The National Treasury reported at the beginning of June that SAA had turned a profit of R500 million for the year ended 31 March and that the carrier is no longer technically insolvent.
Treasury said that SAA turned a profit of R500 million for the year ended March 2023 versus a budgeted loss of R740 million.
This profit comprised mainly of consolidation entries which totalled R505 million. SAA only turned a profit of R31 million.
Air Chefs lost R12.6 million, and domestic-only carrier Mango posted a loss of R66 million. SAA Technical turned the largest profit with R84.4 million.
Treasury says the airline has a net equity value of R670 million as of the end of March 2023, despite currently being sold to the Takatso Consortium for R51 of a total equity value of R100.
When asked by the Citizen how SAA turned a profit and for the details of the R505 million worth of consolidation entries, Treasury refused to answer and instead directed them to SAA and the Department of Public Enterprises.
Treasury also refused to disclose whether the state-owned carrier posted a net or an operating profit.
SAA directed reporters to its annual financial statements, which are set to come out later this year. At the same time, the Department of Enterprises said they would only comment after an audit of the financial statements has been conducted.
SAA has not released annual financial statements for the last five years.
The fact that SAA posted a profit is even more miraculous given that Treasury said for its half-year report to Parliament in February that SAA reported a R50 million loss for the half-year.
SAA Technical also miraculously turned around from posting a R2.7 million loss in the first six months of the financial year to posting a profit of R84.4 million
Considering SAA Technical’s only regular customer is SAA, with a fleet of seven aircraft, experts doubt that the subsidiary could break even – let alone turn a profit.
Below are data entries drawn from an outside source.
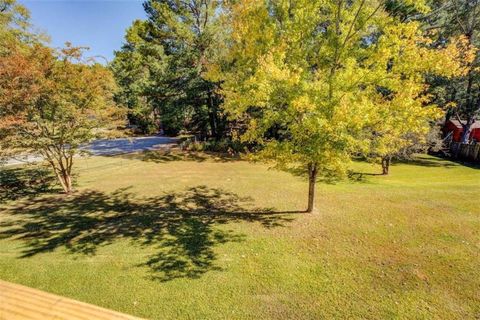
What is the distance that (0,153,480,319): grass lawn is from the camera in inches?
208

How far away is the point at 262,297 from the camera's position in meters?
5.43

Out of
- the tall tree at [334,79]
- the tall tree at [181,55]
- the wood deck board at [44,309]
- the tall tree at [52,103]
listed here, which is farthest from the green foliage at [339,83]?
the tall tree at [181,55]

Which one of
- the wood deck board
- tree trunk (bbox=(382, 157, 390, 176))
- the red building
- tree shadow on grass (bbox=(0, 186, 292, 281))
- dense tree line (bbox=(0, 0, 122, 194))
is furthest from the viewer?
the red building

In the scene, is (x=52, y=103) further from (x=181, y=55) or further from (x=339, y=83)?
(x=181, y=55)

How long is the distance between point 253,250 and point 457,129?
29.1 meters

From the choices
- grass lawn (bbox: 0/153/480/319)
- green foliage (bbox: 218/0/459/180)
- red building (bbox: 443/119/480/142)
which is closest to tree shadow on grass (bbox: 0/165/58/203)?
grass lawn (bbox: 0/153/480/319)

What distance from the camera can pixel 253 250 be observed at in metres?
7.17

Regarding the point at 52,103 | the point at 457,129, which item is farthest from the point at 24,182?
the point at 457,129

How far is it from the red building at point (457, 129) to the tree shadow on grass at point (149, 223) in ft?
87.2

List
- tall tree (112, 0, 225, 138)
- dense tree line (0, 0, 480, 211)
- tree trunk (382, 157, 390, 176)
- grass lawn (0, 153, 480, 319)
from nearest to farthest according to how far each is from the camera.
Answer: grass lawn (0, 153, 480, 319) → dense tree line (0, 0, 480, 211) → tree trunk (382, 157, 390, 176) → tall tree (112, 0, 225, 138)

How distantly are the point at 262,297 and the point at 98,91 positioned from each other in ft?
31.7

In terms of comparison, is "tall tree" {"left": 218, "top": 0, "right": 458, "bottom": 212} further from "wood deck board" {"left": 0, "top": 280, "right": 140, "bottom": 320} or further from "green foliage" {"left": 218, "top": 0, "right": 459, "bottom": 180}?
"wood deck board" {"left": 0, "top": 280, "right": 140, "bottom": 320}

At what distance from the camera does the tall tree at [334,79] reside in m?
6.64

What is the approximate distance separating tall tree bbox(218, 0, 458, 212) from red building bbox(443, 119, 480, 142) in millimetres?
25175
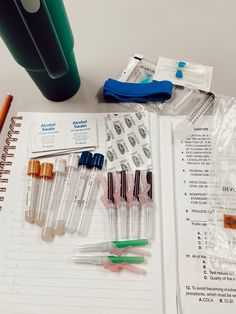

Moreover, when the company exited business rescue, it had 1,200 employees, and within 18 months, this ballooned to over 2,000 employees. This would normally reflect an increase in operating expenses.
Takatso to the rescue
To save the airline, the Department of Public Enterprises negotiated a deal with the Takatso Consortium to acquire 51% of SAA.
In terms of the deal, the consortium would obtain 51% of SAA shares and provide a capital injection of R3 billion over two years, while the state keeps 49%.
The Competition Commission has recently granted conditional approval. The transaction has now been referred to the Competition Tribunal for its consideration and final adjudication.
Last month, the Competition Commission recommended the tribunal approve a 51% disposal of SAA shares to Takatso provided that certain conditions are met.
The first condition includes removing minority partners (Global Aviation and Syranix) from the consortium to avoid decreasing competition in the domestic airline market.
The second part of the deal includes a “moratorium on merger-related retrenchments and to maintain a minimum number of employees at SAA.”
Recently dismissed Public Enterprises Department director-general Kgathatso Tlhakudi remains opposed to the merger over corruption allegations. He is expected to make submissions later on in the Tribunal’s hearing.
The Tribunal is expected to decide whether the merger can proceed, but its decision is not legally binding and can be challenged in court.